I am not loving the administration’s response to the train derailment and chemical spill in Ohio.
I’m a medium-lazy guy. The only information getting through to me is Pete Buttigieg tweeting out generic platitudes, and the headlines and ledes of articles I don’t click on. I could dig in more, but I don’t wanna. I’m trying to be a low information voter here. Let’s pretend that I am doing it as an experiment to try to understand how normal people interact with the news, rather than a sudden profound disinterest that strikes me at the mere mention of Ohio.
There might be a quiet, competent clean up going on, but there is it isn’t being effectively publicized. If a massive chemical spill is cleaned up and no one is touting their accomplishments, did it really happen?
Pete Buttigieg is a really good communicator.
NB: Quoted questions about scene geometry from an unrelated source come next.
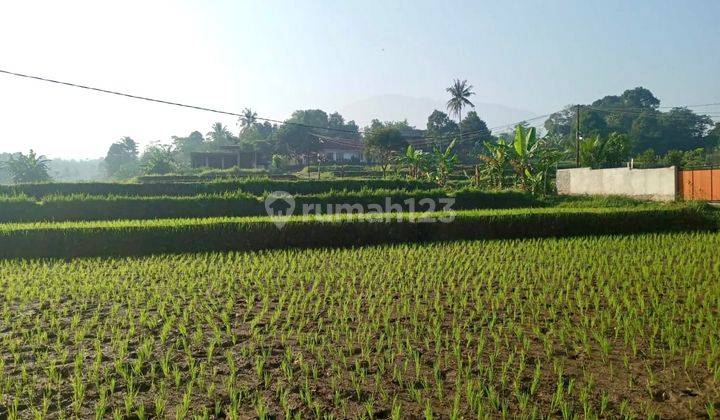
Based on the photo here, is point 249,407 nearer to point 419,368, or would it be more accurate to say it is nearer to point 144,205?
point 419,368

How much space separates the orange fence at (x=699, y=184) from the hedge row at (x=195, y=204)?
462cm

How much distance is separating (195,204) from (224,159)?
32176mm

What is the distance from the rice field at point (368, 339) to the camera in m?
3.68

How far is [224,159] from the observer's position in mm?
47812

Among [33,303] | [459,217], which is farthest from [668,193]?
[33,303]

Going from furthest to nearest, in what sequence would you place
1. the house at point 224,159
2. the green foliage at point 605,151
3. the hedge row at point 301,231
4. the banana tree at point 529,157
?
1. the house at point 224,159
2. the green foliage at point 605,151
3. the banana tree at point 529,157
4. the hedge row at point 301,231

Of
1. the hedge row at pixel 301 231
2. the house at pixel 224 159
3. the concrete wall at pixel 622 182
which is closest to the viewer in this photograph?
the hedge row at pixel 301 231

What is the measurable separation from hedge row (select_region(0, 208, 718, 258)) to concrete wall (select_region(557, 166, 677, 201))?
4.98 meters

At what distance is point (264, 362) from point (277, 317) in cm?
142

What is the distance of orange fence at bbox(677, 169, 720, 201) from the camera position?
1700cm

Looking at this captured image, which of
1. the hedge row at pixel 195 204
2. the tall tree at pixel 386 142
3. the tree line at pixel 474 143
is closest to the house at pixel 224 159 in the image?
the tree line at pixel 474 143

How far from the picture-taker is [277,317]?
5.79 metres

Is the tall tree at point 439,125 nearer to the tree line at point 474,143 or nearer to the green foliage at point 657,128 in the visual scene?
the tree line at point 474,143

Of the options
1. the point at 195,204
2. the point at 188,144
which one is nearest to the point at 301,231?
the point at 195,204
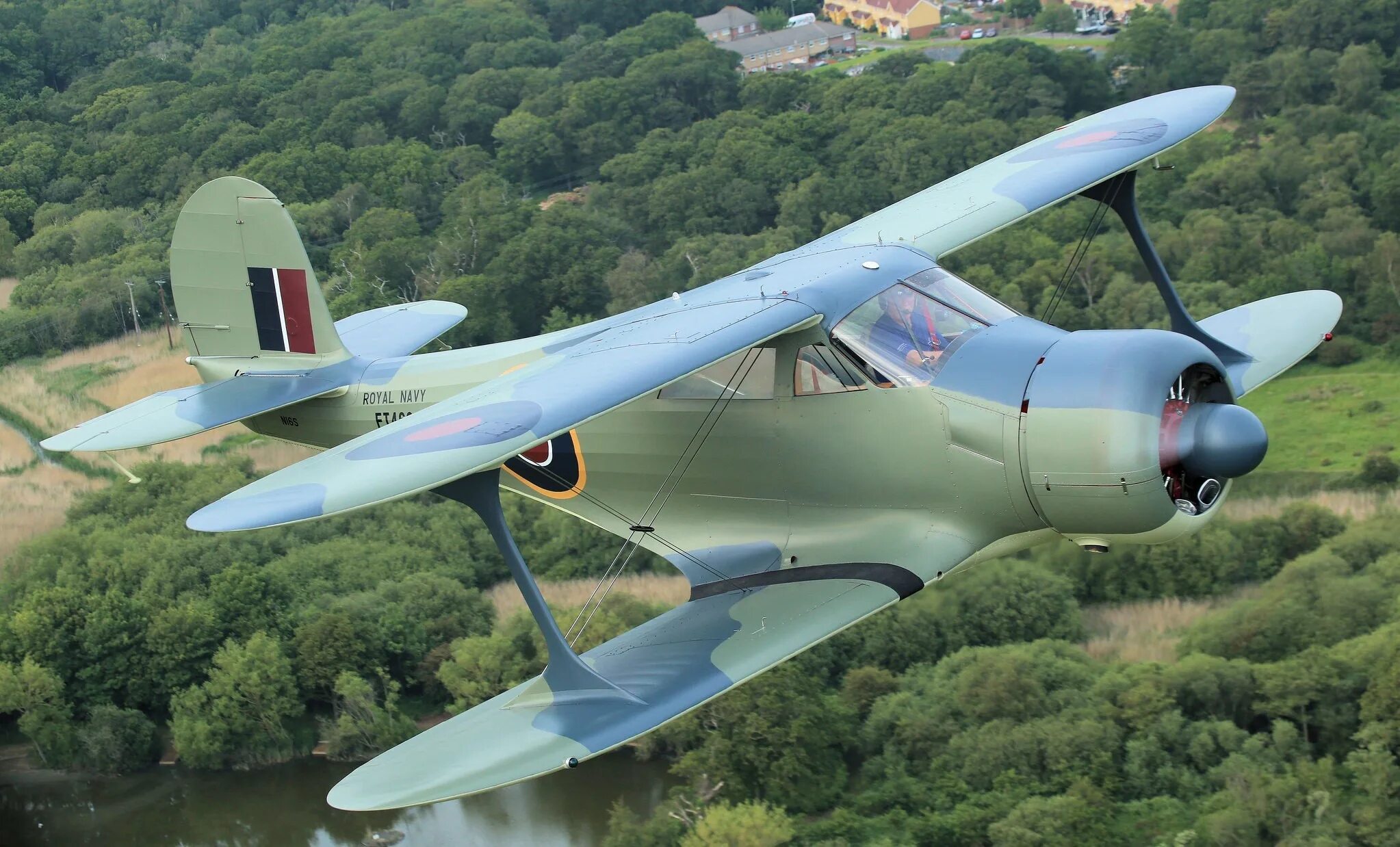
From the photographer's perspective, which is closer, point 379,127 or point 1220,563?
point 1220,563

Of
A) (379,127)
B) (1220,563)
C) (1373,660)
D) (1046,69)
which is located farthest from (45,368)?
(1046,69)

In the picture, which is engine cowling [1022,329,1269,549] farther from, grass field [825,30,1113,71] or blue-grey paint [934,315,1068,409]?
grass field [825,30,1113,71]

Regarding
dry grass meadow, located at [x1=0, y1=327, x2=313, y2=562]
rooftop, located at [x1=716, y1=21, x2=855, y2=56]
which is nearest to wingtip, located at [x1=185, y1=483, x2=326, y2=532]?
dry grass meadow, located at [x1=0, y1=327, x2=313, y2=562]

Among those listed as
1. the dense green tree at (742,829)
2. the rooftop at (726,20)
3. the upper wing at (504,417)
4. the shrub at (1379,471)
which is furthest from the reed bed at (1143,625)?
the rooftop at (726,20)

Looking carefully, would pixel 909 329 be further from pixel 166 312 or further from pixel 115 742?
pixel 166 312

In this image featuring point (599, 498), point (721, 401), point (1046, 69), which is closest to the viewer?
point (721, 401)

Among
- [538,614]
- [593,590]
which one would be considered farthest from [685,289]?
[538,614]

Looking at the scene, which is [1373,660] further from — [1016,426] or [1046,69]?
[1046,69]
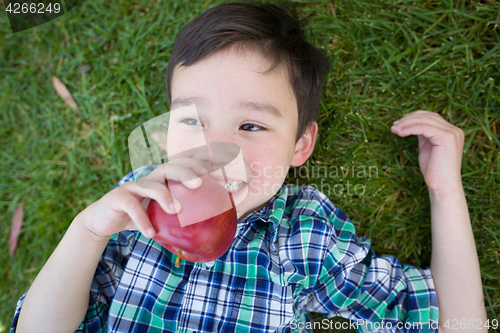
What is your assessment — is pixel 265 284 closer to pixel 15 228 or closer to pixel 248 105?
pixel 248 105

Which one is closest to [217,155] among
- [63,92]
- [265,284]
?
[265,284]

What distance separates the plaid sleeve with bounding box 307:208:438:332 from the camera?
1538 mm

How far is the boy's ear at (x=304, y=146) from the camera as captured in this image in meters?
1.67

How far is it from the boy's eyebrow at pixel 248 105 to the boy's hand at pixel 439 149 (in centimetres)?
75

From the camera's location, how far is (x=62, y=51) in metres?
2.16

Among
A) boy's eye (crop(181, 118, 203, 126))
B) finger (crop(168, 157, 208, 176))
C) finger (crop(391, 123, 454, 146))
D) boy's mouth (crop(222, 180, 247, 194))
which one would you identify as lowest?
finger (crop(168, 157, 208, 176))

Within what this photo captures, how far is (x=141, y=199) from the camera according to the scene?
1.23 m

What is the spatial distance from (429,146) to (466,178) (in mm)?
305

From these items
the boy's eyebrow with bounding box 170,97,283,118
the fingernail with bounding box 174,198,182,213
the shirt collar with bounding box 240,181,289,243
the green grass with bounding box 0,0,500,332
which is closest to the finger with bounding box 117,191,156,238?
the fingernail with bounding box 174,198,182,213

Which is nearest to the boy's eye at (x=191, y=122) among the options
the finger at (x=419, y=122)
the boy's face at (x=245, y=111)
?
the boy's face at (x=245, y=111)

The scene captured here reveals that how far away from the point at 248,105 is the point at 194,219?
1.62 feet

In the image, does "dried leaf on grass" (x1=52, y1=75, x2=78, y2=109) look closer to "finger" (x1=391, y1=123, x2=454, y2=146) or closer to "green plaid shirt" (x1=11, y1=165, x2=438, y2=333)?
"green plaid shirt" (x1=11, y1=165, x2=438, y2=333)

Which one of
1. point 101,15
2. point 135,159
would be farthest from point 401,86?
point 101,15

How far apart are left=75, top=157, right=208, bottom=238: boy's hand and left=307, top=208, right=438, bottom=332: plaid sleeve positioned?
2.59 feet
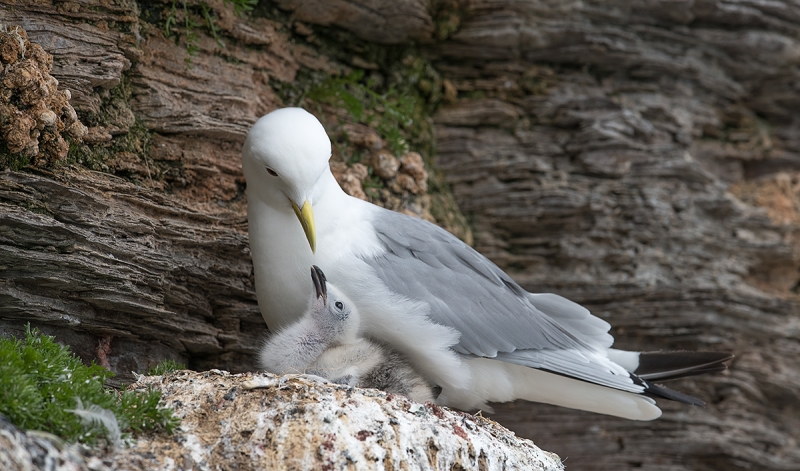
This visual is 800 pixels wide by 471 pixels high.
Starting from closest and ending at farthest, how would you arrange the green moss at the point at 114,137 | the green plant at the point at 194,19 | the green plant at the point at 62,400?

It’s one of his strengths. When he’s not giving people information, mildly against their will, that is definitely a choice.
We presumably have an EPA. Probably. And it’s very quiet.
At the very least, the White House communications team needs to be stepping up. Fill the void of information that leads to speculation and misinformation. Are pets really dying? Are there children playing in fields right next to people in HazMat suits? Are there three headed salamanders rising from the ground and marching on Cleveland? I’ve heard of two of those happening, and only think one of them is particularly plausible.
@Gustopher: hospice is a wonderful program and it is very likely that he will do just as you say.
@Gustopher:
The last thing first responders need is a gaggle of press, and about the last thing the gaggle likes to do is go to Ohio in winter and stand in a pool of toxic chemicals.
Let the NTSB do their thing. They’re pretty damn good at it….in no small part because they take their time.
@charon: your first and third paragraphs contain valid points, but not this one:
Why? Why should anyone unconnected with the individuals involved have any more reason to be concerned about someone transitioning than they do about someone getting plastic surgery?
@Monala:
There is a phenomenon called empathy, are you aware of it?
In any case, this is a very politicized subject, a lot of people do care, it’s not up to me to explain why people care about stuff – but I do take an interest in the effects of that.
Quoting Stonekettle…..All the self awareness of a dog licking his ass on the street.
@One American:..OMG
Conflicted? Insecure?
We all know that your presence here is a pitiful cry for help.
Texas considering new law to ban all transgender health care, regardless of age:
https://legiscan.com/TX/text/SB1029/id/2707852
@Stormy Dragon: It’s almost like they’re TRYING to turn Texas a much bluer shade of purple. And they really took that “the cruelty is the point” to heart.
@Jax:
TX is light red and expectations of it getting even a bit purplish never pan out.
The big cities keep getting bluer without any effect at all on the red statewide control.